Resume from committed image

bot_bottle/backend/docker/launch.py already rebuilds the agent image at the top of the launch context manager. The change is a check immediately before that step:

committed = read_committed_image(plan.slug)
if committed and docker_mod.image_exists(committed):
    info(f"using committed image {committed!r}")
    plan = dataclasses.replace(
        plan,
        agent_provision=dataclasses.replace(plan.agent_provision, image=committed),
    )
else:
    docker_mod.build_image(plan.image, _REPO_DIR, dockerfile=plan.dockerfile_path)

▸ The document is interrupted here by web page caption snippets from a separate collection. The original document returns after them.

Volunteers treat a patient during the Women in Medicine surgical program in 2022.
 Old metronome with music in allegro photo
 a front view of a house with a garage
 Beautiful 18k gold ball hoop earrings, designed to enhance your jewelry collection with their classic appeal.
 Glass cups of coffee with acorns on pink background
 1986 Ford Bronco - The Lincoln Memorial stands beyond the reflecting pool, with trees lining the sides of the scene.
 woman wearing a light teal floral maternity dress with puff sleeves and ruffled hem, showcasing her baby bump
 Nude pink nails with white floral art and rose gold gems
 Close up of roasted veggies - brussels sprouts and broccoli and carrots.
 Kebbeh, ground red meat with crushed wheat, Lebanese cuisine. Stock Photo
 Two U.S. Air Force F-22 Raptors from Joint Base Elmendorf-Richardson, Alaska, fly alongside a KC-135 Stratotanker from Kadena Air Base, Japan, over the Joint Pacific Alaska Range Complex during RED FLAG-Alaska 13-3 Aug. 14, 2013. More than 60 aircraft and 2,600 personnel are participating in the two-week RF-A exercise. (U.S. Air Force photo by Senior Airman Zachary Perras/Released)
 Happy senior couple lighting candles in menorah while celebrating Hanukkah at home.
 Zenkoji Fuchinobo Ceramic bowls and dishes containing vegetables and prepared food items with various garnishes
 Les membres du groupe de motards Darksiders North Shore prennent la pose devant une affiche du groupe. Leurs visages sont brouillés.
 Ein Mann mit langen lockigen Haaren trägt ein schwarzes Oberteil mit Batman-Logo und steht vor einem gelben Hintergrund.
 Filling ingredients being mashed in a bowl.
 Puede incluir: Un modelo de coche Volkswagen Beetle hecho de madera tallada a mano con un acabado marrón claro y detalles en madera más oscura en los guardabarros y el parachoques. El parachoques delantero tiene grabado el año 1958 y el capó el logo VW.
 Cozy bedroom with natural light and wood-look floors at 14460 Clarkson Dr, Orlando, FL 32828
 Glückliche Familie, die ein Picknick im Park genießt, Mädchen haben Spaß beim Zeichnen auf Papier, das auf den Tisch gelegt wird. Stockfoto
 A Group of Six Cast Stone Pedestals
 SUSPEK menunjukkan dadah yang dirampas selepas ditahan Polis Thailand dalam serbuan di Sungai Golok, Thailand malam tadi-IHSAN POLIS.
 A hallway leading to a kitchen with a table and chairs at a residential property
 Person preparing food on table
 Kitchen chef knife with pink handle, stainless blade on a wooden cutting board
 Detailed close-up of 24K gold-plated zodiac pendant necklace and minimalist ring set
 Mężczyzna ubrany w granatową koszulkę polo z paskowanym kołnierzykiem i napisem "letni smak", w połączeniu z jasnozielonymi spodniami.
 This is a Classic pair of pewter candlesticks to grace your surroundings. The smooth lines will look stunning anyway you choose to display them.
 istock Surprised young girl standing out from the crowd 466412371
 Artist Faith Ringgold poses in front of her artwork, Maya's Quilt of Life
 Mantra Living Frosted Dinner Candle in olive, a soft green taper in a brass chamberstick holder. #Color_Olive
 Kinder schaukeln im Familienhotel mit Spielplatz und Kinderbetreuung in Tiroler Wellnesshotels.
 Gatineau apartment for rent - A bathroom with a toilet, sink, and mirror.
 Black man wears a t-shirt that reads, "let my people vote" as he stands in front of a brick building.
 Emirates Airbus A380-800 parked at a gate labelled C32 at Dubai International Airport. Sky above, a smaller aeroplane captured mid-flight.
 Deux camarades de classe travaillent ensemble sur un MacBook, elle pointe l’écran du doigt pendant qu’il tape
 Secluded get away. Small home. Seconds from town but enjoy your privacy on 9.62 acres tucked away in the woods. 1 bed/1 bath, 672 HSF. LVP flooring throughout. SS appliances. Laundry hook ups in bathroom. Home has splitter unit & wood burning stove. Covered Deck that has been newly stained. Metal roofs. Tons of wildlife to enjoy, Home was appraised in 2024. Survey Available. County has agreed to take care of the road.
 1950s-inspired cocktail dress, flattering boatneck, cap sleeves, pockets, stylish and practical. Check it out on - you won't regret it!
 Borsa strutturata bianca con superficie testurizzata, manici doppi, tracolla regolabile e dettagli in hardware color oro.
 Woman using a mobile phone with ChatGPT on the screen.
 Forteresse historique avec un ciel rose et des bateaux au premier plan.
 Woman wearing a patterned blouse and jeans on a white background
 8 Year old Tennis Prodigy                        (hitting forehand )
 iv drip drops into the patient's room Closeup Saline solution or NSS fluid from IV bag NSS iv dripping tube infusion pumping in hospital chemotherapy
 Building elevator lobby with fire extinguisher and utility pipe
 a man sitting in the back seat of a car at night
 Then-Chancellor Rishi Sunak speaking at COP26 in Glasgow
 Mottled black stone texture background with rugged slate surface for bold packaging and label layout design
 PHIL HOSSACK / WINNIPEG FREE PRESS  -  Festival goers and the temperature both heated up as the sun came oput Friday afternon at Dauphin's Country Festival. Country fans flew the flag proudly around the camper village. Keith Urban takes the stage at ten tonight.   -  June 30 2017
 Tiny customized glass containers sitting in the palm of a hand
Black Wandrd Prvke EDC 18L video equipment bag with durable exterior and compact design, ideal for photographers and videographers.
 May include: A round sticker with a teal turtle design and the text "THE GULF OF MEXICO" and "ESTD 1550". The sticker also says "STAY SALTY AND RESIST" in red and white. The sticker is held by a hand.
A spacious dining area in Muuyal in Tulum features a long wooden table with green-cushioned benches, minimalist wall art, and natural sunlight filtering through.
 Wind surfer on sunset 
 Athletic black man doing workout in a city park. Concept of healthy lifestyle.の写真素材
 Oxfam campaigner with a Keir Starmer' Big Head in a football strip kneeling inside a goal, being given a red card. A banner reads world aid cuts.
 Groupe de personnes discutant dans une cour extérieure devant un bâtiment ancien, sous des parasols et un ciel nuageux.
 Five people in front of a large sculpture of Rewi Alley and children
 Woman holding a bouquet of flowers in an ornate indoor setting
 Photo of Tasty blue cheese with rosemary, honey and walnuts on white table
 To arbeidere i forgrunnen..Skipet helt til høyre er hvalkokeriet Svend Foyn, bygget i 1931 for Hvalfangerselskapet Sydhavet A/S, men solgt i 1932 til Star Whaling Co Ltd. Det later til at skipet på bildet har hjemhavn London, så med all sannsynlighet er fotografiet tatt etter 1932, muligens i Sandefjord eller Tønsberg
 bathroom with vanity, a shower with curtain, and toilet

Replacing agent_provision.image propagates to plan.image (a property) and from there to the Compose spec renderer's _agent_serviceimage: field, so the container boots from the committed snapshot. The build step is skipped entirely when a committed image is found and exists locally.

If the committed image has been deleted from the local daemon (e.g. after docker rmi or a docker system prune), the launch falls back to a normal Dockerfile build, matching the pre-commit behavior.

Testing strategy

  • Unit tests for write_committed_image / read_committed_image in tests/unit/test_bottle_state.py, using the existing _FakeHomeMixin pattern.
  • Unit tests for commit_container in tests/unit/test_docker_util_image.py, mocking subprocess.run and asserting on the docker commit argv.
  • Unit tests for cmd_commit argument parsing and the "unsupported backend" error path, mocking enumerate_active_agents and commit_container.
  • Unit tests for the launch-step committed-image branch: patch read_committed_image to return a tag, patch image_exists to return True, and assert that build_image is not called and plan.image is overridden.